Input for this task:
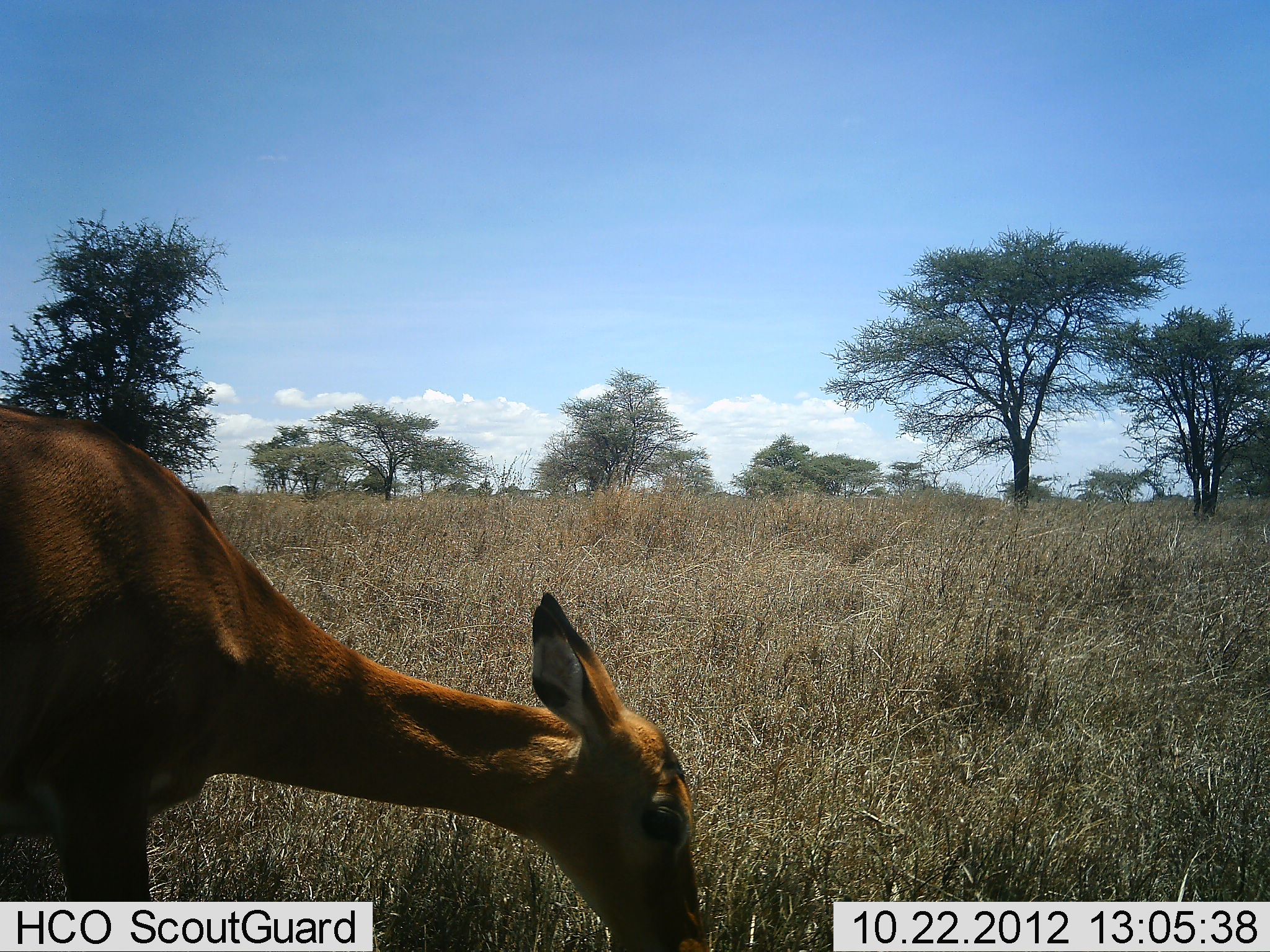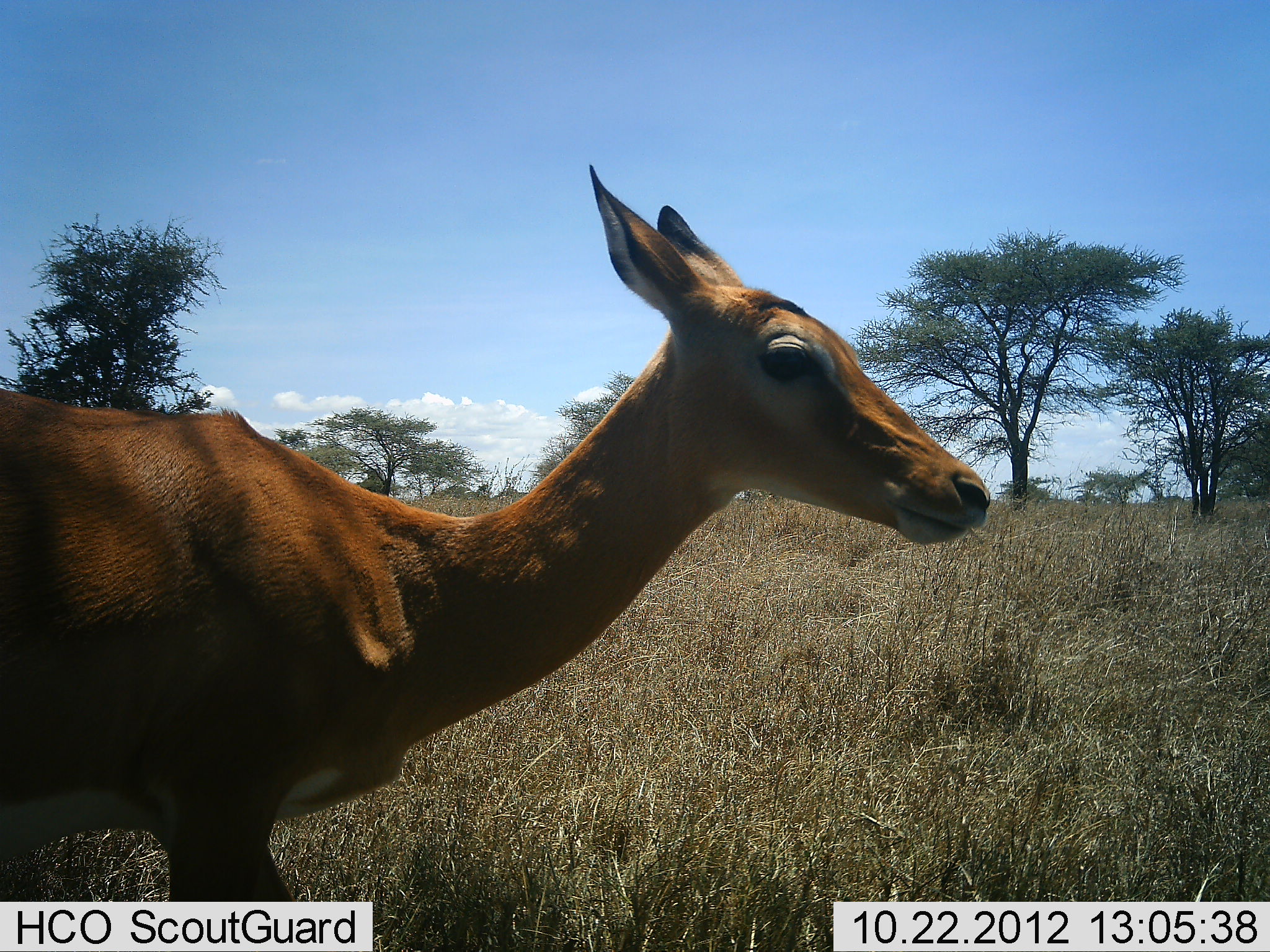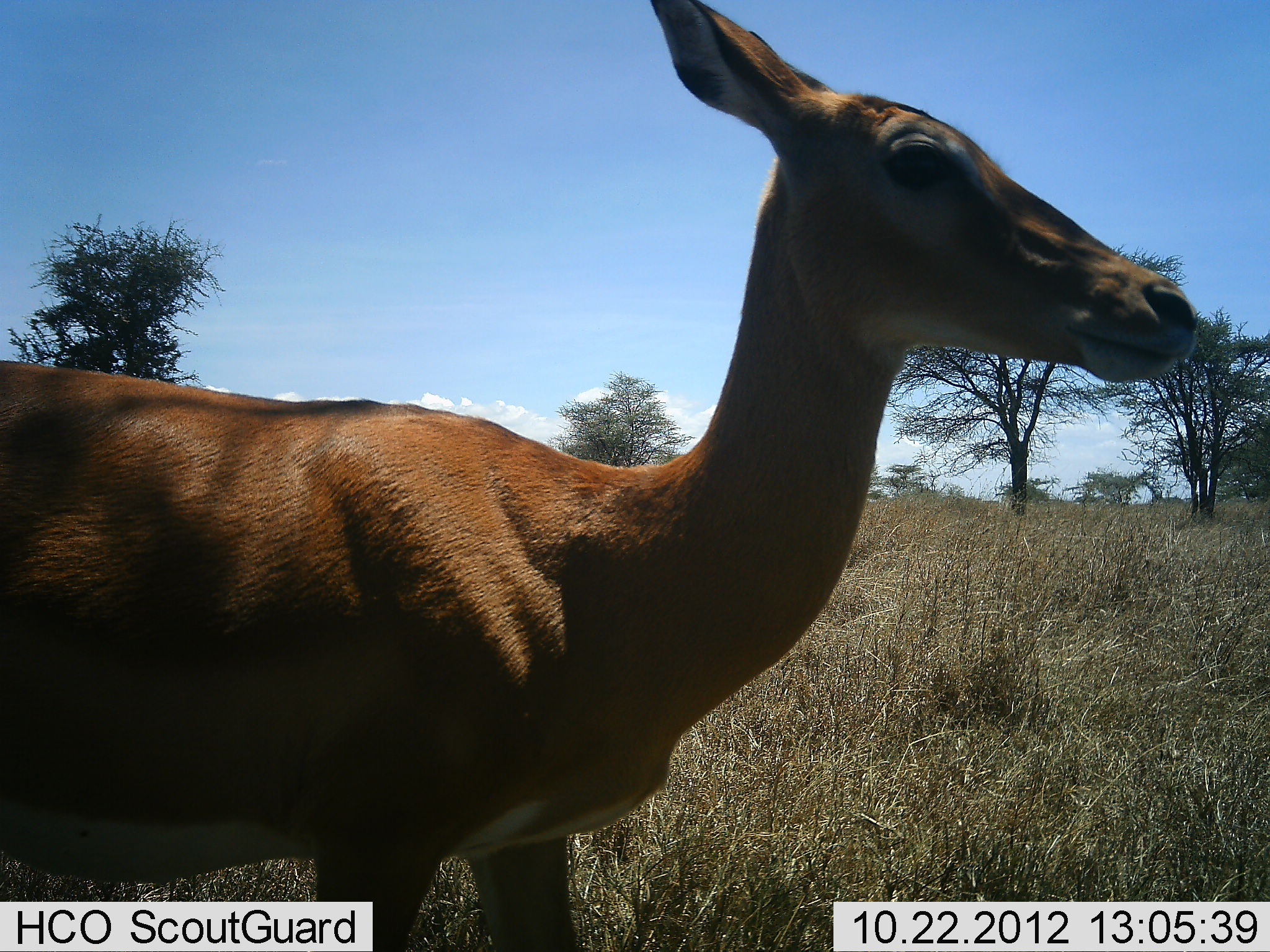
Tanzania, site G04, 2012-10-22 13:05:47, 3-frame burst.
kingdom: Animalia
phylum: Chordata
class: Mammalia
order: Artiodactyla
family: Bovidae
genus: Aepyceros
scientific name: Aepyceros melampus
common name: impala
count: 1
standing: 40%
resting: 0%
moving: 40%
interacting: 0%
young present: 0%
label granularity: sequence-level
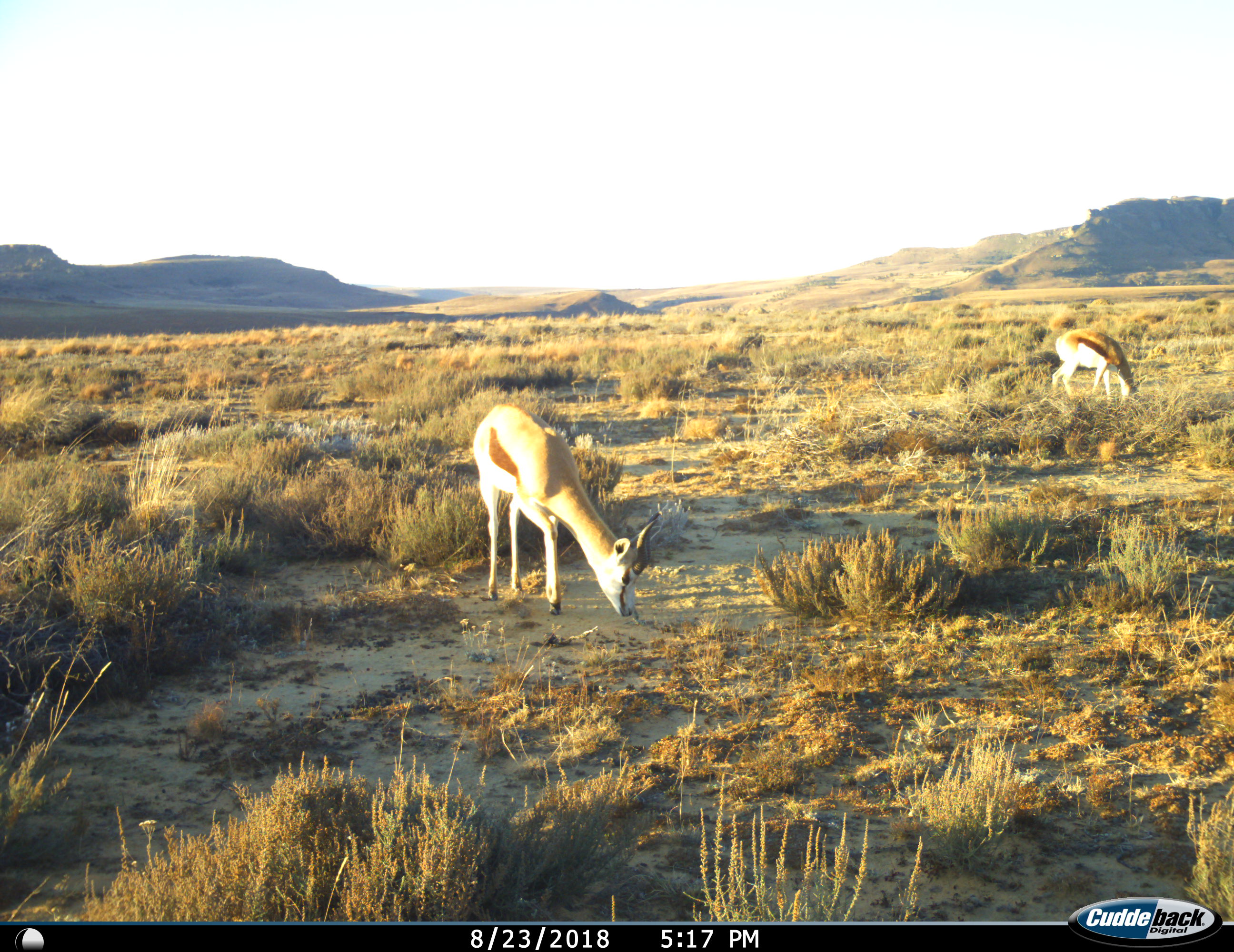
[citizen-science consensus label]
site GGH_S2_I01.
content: unidentified animal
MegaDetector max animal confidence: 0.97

What is expected: All lines in the records above with "site" need to be found and copied.

Result for this task:
Tanzania, site G04, 2012-10-22 13:05:47, 3-frame burst.
site GGH_S2_I01.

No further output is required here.